Every 15 minutes, someone in the United States has brain surgery related to hydrocephalus, more commonly known as “water on the brain.” There is no cure. IUPUI’s Bonnie Blazer-Yost and colleagues are hoping to change that by creating a treatment that could eliminate the need for invasive surgery.
People with hydrocephalus have excess cerebrospinal fluid, which is what surrounds and cushions the brain, providing vital nutrients to brain tissue and the spinal cord and helping to remove toxins from the tissue. Hydrocephalic patients may experience pain, vision changes, walking disturbances and, in severe cases, brain damage and death if it is not treated.
Hydrocephalus is so common that approximately one in every 1,000 infants will be born with it. The elderly population is often affected, with many developing normal pressure hydrocephalus, which can be misdiagnosed as dementia. It can also be a side effect of traumatic brain injury or stroke.
Currently, the only effective treatment involves brain surgery and the placement of a shunt to divert the fluid from the brain to other parts of the body. According to Blazer-Yost, a professor of biology in the IUPUI School of Science and fellow of the American Physiological Society, the two-year success rate of shunts in the pediatric population is only fifty percent.
“Shunts can build up protein that prevents the fluid from draining, or they can become infected or the valves can stop working,” Blazer-Yost said. “In the majority of the cases, patients have to go through another brain surgery to revise the shunt. We are working to identify a safe drug treatment instead.”
Blazer-Yost and her team of researchers are currently testing antagonists of TRVP4, an electrolyte channel, and seeing promising results. A drug could be used as needed and for as long as a patient requires. This would be a stark difference to the uphill battle children face with shunts.
“I distinctly remember attending a meeting of the Hydrocephalus Association and sitting at a table with patients, caregivers and healthcare professionals, and each patient at my table was asked how many brain surgeries they had,” Blazer-Yost said. “Some answered as high as twenty -- by the time they were teenagers. A drug option would make a huge impact on their treatment of the disease.”
Student researchers play an integral role in Blazer-Yost’s laboratory. They are working to understand how the excess cerebrospinal fluid impacts the rest of the brain.
“Fluid build-up will affect the entire brain, which will in return affect overall mental function,” said Makenna Reed, a Ph.D. student working to identify what brain regions are secondarily affected by hydrocephalus. “The goal of our laboratory team is to understand the cause and effect of hydrocephalus.”
Blazer-Yost spent most of her career studying kidneys. While working to identify a drug that would target polycystic kidney disease, her team discovered a treatment that did not help kidney disease as hoped, but instead, seemed to alter the hydrocephalus in their animal models – leading her down a whole new research path.
Following this discovery, she received funding from the Indiana Clinical and Translational Sciences Institute, IU and the Hydrocephalus Association to further her research. Using the resulting preliminary data, the team received a $1.8 million grant from the Department of Defense in 2017 to study hydrocephalus and develop potential treatments.

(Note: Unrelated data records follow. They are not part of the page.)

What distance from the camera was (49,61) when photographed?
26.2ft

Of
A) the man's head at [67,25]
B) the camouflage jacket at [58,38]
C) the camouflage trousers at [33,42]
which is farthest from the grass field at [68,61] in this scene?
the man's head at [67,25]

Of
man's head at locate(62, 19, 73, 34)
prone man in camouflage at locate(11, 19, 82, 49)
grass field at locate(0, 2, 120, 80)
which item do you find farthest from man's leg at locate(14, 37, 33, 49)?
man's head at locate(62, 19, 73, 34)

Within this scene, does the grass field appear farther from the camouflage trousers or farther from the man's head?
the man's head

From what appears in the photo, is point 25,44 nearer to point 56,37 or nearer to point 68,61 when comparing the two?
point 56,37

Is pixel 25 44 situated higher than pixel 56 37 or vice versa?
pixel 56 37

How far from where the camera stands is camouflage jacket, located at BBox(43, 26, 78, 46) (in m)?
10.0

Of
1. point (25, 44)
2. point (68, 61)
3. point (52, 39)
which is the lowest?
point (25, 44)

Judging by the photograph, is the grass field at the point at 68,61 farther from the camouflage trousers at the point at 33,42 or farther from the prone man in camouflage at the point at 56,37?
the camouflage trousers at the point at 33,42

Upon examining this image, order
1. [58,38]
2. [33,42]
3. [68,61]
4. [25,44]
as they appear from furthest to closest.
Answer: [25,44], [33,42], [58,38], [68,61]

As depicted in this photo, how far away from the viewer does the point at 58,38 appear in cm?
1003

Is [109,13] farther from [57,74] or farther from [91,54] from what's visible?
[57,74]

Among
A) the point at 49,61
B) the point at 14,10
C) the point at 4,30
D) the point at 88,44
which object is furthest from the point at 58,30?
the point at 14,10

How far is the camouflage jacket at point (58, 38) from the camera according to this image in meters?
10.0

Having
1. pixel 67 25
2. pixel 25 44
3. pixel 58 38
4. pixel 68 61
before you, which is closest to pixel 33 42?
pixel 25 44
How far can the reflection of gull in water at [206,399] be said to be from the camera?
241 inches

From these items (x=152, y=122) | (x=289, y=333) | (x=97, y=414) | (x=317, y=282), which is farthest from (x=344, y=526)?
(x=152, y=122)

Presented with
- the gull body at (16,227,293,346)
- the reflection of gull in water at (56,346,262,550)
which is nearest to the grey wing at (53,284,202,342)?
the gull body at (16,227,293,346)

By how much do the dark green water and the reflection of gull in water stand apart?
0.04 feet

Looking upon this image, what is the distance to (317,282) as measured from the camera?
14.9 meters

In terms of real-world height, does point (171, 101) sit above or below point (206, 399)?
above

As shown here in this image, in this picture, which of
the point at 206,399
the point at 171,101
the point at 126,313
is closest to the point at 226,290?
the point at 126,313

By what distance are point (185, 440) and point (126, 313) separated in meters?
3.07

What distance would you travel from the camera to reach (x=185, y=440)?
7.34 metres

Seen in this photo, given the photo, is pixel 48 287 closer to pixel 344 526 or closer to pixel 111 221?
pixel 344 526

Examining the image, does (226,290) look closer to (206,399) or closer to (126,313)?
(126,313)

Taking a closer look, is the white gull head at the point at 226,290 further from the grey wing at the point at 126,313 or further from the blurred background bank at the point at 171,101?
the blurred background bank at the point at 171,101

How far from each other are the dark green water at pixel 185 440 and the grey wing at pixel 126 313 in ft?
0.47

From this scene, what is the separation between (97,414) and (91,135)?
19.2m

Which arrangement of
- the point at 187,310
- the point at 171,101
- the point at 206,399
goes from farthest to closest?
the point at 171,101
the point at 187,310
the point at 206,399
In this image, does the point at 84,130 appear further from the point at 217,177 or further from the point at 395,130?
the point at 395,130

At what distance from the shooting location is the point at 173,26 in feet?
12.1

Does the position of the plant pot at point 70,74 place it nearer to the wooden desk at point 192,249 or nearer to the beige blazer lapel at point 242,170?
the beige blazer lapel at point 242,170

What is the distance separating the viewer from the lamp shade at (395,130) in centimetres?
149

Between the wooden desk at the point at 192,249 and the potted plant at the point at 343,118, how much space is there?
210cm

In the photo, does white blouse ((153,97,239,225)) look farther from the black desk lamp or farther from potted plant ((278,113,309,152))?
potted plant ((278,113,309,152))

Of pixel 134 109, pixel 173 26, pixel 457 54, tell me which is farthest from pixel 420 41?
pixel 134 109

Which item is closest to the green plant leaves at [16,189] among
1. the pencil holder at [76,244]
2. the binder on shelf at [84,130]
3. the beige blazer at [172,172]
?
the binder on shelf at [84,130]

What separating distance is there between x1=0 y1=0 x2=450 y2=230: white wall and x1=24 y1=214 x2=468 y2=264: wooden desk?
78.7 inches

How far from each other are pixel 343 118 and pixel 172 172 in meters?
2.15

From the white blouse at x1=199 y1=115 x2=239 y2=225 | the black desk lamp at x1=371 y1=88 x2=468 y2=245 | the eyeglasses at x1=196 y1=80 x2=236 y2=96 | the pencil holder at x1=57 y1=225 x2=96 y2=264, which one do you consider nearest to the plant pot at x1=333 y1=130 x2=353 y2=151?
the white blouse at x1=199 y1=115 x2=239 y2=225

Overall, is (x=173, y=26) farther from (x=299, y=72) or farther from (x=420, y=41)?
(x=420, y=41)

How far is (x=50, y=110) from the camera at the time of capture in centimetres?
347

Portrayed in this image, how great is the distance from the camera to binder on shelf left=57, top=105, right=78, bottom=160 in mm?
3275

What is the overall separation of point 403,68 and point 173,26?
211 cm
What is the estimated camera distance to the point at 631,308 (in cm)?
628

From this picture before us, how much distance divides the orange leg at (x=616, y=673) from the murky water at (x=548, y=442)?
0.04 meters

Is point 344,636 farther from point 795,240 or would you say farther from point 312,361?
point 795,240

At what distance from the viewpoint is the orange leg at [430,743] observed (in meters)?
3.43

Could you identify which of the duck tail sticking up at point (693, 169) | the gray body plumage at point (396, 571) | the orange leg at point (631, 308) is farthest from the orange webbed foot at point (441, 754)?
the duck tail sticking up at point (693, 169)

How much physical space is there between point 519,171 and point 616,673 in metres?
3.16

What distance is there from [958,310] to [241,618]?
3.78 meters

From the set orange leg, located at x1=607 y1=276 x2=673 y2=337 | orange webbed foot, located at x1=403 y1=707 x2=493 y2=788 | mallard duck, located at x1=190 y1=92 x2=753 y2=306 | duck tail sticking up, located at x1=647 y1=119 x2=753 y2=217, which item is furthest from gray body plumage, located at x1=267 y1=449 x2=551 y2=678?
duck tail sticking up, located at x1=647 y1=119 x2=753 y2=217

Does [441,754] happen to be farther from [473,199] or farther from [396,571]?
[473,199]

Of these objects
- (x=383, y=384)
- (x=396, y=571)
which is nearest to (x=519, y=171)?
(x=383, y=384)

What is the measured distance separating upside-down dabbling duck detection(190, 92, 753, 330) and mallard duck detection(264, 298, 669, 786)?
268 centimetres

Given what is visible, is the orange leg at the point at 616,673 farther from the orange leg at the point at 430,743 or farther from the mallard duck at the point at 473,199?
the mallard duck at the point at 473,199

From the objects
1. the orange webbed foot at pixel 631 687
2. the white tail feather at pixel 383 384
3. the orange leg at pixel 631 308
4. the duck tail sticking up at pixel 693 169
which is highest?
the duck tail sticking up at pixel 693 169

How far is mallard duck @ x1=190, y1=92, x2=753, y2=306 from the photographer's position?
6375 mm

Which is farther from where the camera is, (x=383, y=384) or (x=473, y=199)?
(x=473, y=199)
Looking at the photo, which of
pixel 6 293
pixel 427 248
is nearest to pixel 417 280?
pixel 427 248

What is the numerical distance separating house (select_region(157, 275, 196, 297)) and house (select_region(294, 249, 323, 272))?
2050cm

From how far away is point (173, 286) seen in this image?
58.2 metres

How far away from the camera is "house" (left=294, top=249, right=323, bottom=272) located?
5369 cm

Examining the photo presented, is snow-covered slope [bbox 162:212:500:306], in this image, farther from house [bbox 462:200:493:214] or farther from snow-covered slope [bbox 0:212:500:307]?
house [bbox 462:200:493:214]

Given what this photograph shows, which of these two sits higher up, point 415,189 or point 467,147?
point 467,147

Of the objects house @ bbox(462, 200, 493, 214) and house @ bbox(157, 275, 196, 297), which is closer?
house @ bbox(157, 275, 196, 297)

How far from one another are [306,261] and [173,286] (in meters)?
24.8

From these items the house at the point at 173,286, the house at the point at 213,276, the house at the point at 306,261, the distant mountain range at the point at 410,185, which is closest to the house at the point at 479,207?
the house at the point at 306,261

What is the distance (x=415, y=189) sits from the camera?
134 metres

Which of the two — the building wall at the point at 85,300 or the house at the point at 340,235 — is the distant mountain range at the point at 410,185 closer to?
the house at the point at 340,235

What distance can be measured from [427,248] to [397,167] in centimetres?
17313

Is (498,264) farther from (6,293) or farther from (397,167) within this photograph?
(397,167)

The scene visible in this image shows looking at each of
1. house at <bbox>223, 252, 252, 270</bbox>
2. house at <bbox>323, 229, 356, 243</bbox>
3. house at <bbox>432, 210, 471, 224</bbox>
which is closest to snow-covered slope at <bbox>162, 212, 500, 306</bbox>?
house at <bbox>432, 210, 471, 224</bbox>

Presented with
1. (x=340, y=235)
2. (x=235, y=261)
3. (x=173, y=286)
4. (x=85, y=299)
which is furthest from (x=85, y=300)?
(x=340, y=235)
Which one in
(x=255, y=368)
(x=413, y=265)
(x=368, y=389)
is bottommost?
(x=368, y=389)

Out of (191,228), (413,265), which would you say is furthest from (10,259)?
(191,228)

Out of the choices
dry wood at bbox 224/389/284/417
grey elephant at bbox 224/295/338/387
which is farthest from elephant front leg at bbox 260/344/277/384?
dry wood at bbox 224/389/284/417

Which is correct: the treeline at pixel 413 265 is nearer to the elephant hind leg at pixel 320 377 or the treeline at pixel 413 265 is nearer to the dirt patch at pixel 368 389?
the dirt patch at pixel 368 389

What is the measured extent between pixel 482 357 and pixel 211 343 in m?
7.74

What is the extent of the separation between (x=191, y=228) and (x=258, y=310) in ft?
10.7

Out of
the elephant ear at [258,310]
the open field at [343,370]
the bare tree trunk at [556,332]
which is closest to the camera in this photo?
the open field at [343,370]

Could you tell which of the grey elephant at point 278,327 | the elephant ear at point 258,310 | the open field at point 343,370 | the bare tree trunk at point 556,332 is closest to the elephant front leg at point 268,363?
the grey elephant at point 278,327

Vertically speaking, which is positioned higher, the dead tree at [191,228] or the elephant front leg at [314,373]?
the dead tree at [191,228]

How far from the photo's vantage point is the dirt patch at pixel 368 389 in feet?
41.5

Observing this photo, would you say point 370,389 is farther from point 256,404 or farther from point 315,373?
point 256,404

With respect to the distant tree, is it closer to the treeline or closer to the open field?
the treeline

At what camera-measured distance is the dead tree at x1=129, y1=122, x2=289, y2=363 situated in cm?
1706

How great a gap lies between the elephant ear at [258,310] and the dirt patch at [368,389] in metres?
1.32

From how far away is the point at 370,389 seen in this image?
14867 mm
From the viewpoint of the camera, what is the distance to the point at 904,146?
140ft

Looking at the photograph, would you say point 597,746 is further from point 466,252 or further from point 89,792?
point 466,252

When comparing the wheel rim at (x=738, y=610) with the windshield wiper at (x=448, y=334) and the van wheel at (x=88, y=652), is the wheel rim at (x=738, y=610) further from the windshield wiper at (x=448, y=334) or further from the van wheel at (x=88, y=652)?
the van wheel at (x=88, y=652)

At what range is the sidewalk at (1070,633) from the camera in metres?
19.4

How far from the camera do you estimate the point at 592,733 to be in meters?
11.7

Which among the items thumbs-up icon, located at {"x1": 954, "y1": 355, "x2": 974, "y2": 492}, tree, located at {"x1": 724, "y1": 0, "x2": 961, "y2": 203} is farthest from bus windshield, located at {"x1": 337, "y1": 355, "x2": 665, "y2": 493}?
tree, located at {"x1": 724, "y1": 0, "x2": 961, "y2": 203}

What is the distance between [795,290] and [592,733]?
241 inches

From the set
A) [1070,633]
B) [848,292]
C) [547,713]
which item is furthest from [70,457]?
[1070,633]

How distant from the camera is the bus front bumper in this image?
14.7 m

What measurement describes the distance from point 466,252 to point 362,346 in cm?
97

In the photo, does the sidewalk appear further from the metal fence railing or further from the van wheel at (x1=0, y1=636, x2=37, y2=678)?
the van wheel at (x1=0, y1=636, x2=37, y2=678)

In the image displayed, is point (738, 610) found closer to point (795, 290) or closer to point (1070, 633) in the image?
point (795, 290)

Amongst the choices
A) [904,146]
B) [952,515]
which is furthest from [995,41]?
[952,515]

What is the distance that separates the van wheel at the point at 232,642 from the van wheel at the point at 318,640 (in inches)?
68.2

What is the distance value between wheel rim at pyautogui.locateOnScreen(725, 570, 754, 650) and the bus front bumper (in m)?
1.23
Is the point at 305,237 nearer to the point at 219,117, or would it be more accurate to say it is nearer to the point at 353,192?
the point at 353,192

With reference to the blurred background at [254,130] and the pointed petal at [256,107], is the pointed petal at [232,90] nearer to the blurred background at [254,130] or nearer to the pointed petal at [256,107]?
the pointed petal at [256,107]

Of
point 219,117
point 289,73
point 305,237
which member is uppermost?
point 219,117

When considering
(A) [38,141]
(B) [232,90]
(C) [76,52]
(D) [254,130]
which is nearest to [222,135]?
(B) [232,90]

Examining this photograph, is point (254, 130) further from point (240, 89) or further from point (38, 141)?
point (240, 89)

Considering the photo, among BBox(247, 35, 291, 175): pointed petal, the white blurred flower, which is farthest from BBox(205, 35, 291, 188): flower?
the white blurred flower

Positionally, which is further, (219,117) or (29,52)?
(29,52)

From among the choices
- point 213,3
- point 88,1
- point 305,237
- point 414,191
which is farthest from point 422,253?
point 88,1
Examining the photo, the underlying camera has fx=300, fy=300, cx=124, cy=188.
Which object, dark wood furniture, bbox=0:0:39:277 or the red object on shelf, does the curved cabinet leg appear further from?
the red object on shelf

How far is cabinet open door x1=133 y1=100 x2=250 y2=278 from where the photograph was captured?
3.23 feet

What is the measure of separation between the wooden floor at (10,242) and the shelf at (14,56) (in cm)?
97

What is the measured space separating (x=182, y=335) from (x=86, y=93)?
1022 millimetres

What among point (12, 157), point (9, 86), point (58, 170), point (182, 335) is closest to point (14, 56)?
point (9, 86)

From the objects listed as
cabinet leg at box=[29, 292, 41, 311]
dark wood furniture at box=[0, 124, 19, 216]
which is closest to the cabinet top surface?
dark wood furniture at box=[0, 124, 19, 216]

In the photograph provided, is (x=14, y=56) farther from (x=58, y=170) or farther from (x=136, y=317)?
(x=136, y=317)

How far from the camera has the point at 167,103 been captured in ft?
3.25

Blazer-Yost is working with Teri Belecky-Adams, director of the Neuroscience Undergraduate Program in the School of Science, who is examining how hydrocephalus can affect vision and the optic nerve. They recently teamed up with two investigators from Johns Hopkins University, Lauren Jantzie and Dr. Shenandoah Robinson, who have unique treatments and animal models. Working together, the four researchers have expanded the research studies now aimed toward treatment for all aspects of hydrocephalus, and they are in the process of submitting joint grants to fund their ongoing collaborative studies.
“We have shown that our treatment is working to decrease the excess cerebrospinal fluid in our animal models, now we want to look at whether it reverses the effects happening in other areas of the brain like vision and also to determine if the treatments are effective in a range of other animal models,” Blazer-Yost said. “Collaborations with other researchers enhance the range of studies that are possible. These partnerships may provide synergistic interactions to enhance research that explores treatment for various forms of hydrocephalus and the side effects.”
Blazer-Yost hopes to develop a potential treatment that a company would pick up for drug development, as clinical trials would move much faster with a partner.
“We’ve been lucky so far and haven’t seen any adverse side effects in the cells or animal models,” Blazer-Yost said. “But it’s a very long process from animals to humans during the development of a drug.”
In 2019, Blazer-Yost was issued a patent for the TRPV4 hydrocephalus therapeutic, which she received with the help of the IU Innovation and Commercialization Office.